Но что-то Константин Симонов знал или подозревал обо мне, чего не знал и я, во что-то поверил, – и на следующий день мы сели в московский поезд. Меня, новоиспеченного члена Союза писателей (с лета 1946 года), ждало представление Александру Фадееву: предложение о редколлегии журнала на рассмотрение Оргбюро ЦК ВКП(б) должен был подписать Фадеев.
Я уже упоминал об обеде у Симонова в доме на Беговой. Разговор шел самый нецеремонный и дружеский, Фадеев расспросил меня о моих делах, ни в душу, ни в «анкету» не лез.
И вдруг, отвлекаясь от темы, уже переговорив со мной обо всем, Фадеев сказал:
– Не знаю, как помочь Ангелине. Ее назначили на главную роль в пьесе Сашка́ «Мечта», она попросила меня прочесть. Знаешь, Костя, какой-то бред. Ничего не могу ей присоветовать…
Я даже вздрогнул: господи, как хорошо, что умный, понимающий человек справедливо оценил пьесу, доставившую мне и моему другу, Абраму Акимовичу Гозенпуду, такие огорчения.

- _Список данных_:
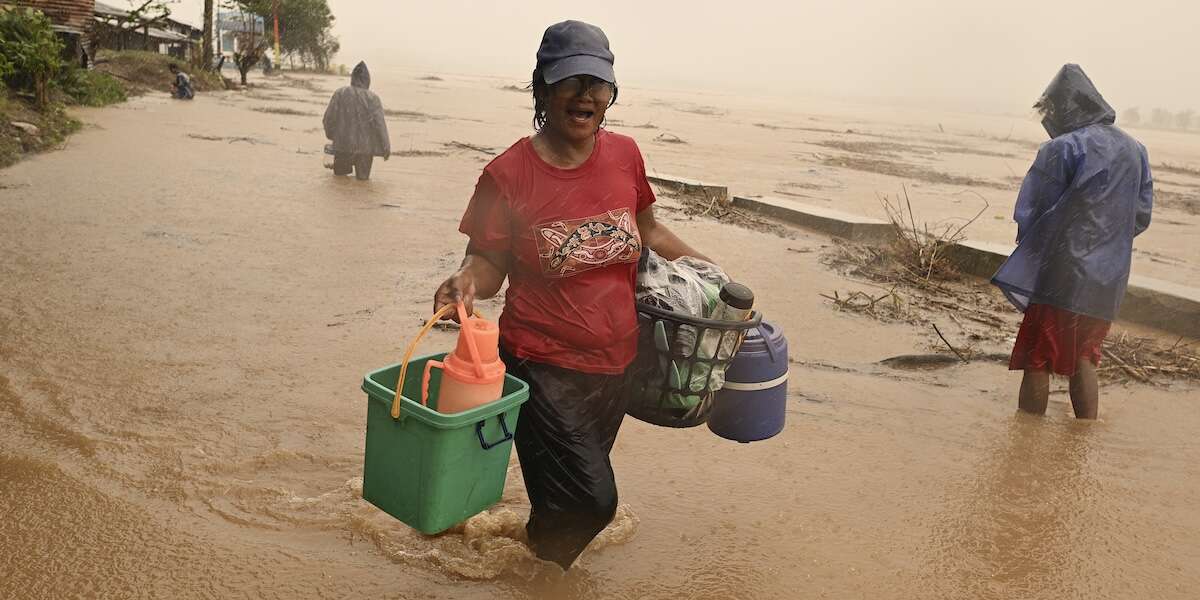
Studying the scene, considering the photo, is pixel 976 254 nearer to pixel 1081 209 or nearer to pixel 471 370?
pixel 1081 209

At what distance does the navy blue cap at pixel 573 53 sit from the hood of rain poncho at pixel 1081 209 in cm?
276

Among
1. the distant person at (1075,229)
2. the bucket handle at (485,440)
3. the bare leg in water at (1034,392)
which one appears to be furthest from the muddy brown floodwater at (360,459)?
the bucket handle at (485,440)

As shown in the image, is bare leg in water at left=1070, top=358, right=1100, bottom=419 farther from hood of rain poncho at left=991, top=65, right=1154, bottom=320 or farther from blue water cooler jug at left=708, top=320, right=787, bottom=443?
blue water cooler jug at left=708, top=320, right=787, bottom=443

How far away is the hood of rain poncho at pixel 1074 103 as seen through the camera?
14.1 feet

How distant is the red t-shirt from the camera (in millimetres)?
2355

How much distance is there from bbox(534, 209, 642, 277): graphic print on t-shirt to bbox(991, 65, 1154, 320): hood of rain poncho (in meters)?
2.68

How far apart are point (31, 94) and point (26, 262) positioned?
31.9 feet

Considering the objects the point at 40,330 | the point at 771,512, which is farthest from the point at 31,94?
the point at 771,512

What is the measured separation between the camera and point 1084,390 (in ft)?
14.8

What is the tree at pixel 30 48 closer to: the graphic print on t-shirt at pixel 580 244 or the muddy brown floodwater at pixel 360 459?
the muddy brown floodwater at pixel 360 459

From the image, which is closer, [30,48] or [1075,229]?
[1075,229]

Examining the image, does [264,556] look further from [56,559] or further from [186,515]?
[56,559]

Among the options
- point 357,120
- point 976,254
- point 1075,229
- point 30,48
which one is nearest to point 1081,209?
point 1075,229

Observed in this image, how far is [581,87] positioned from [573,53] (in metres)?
0.09
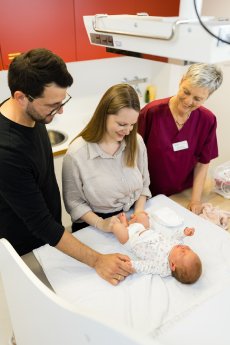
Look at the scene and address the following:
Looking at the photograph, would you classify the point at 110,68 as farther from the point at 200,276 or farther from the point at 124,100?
the point at 200,276

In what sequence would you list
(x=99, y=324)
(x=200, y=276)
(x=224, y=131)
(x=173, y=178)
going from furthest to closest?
(x=224, y=131) → (x=173, y=178) → (x=200, y=276) → (x=99, y=324)

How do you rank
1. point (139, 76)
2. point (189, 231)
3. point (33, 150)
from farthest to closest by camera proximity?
1. point (139, 76)
2. point (189, 231)
3. point (33, 150)

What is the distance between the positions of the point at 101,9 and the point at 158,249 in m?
1.92

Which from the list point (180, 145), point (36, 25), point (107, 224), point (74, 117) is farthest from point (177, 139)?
point (74, 117)

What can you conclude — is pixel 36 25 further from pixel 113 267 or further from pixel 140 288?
pixel 140 288

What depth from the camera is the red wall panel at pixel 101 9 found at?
2229 mm

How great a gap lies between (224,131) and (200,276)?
6.96 feet

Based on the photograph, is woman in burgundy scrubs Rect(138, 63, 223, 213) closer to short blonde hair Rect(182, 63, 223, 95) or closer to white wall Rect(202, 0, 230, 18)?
short blonde hair Rect(182, 63, 223, 95)

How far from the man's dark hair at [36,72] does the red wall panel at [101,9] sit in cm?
144

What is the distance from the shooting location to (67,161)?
1.40 m

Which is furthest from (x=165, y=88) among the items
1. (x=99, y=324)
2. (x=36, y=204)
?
(x=99, y=324)

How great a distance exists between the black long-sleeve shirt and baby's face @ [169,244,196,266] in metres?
0.49

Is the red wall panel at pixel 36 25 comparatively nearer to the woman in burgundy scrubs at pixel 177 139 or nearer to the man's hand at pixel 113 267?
the woman in burgundy scrubs at pixel 177 139

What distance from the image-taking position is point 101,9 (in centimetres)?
229
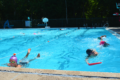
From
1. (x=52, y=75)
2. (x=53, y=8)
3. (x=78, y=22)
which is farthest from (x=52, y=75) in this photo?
(x=53, y=8)

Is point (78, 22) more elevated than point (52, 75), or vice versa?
point (78, 22)

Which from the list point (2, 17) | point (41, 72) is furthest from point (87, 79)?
point (2, 17)

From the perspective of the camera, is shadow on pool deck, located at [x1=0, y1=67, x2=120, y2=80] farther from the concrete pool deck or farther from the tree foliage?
the tree foliage

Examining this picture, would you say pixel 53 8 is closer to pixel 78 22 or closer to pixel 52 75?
pixel 78 22

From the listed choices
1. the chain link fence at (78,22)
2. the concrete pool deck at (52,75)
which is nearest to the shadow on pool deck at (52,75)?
the concrete pool deck at (52,75)

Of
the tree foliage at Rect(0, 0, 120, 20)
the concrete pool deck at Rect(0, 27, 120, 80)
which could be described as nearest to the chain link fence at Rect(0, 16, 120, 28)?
the tree foliage at Rect(0, 0, 120, 20)

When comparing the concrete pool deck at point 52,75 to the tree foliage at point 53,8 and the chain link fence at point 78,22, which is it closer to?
the chain link fence at point 78,22

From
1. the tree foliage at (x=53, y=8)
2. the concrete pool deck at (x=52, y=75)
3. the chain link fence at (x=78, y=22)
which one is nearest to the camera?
the concrete pool deck at (x=52, y=75)

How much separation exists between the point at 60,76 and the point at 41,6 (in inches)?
1503


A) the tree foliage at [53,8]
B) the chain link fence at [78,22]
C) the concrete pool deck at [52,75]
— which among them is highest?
the tree foliage at [53,8]

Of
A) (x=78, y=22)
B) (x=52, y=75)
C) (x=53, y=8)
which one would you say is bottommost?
(x=52, y=75)

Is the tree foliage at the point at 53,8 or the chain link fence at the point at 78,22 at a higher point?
the tree foliage at the point at 53,8

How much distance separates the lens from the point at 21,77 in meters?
3.14

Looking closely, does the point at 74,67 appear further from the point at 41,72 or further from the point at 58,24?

- _Перечень задач_:
1. С какого времени автор исходного текста состоит в Союзе писателей?
2. Выведите без изменений фрагмент исходного текста, начиная со слов «И вдруг, отвлекаясь» и заканчивая словами «Гозенпуду, такие огорчения.».

- _Решённые задачи_:
1. С лета 1946 года.

2.
И вдруг, отвлекаясь от темы, уже переговорив со мной обо всем, Фадеев сказал:
– Не знаю, как помочь Ангелине. Ее назначили на главную роль в пьесе Сашка́ «Мечта», она попросила меня прочесть. Знаешь, Костя, какой-то бред. Ничего не могу ей присоветовать…
Я даже вздрогнул: господи, как хорошо, что умный, понимающий человек справедливо оценил пьесу, доставившую мне и моему другу, Абраму Акимовичу Гозенпуду, такие огорчения.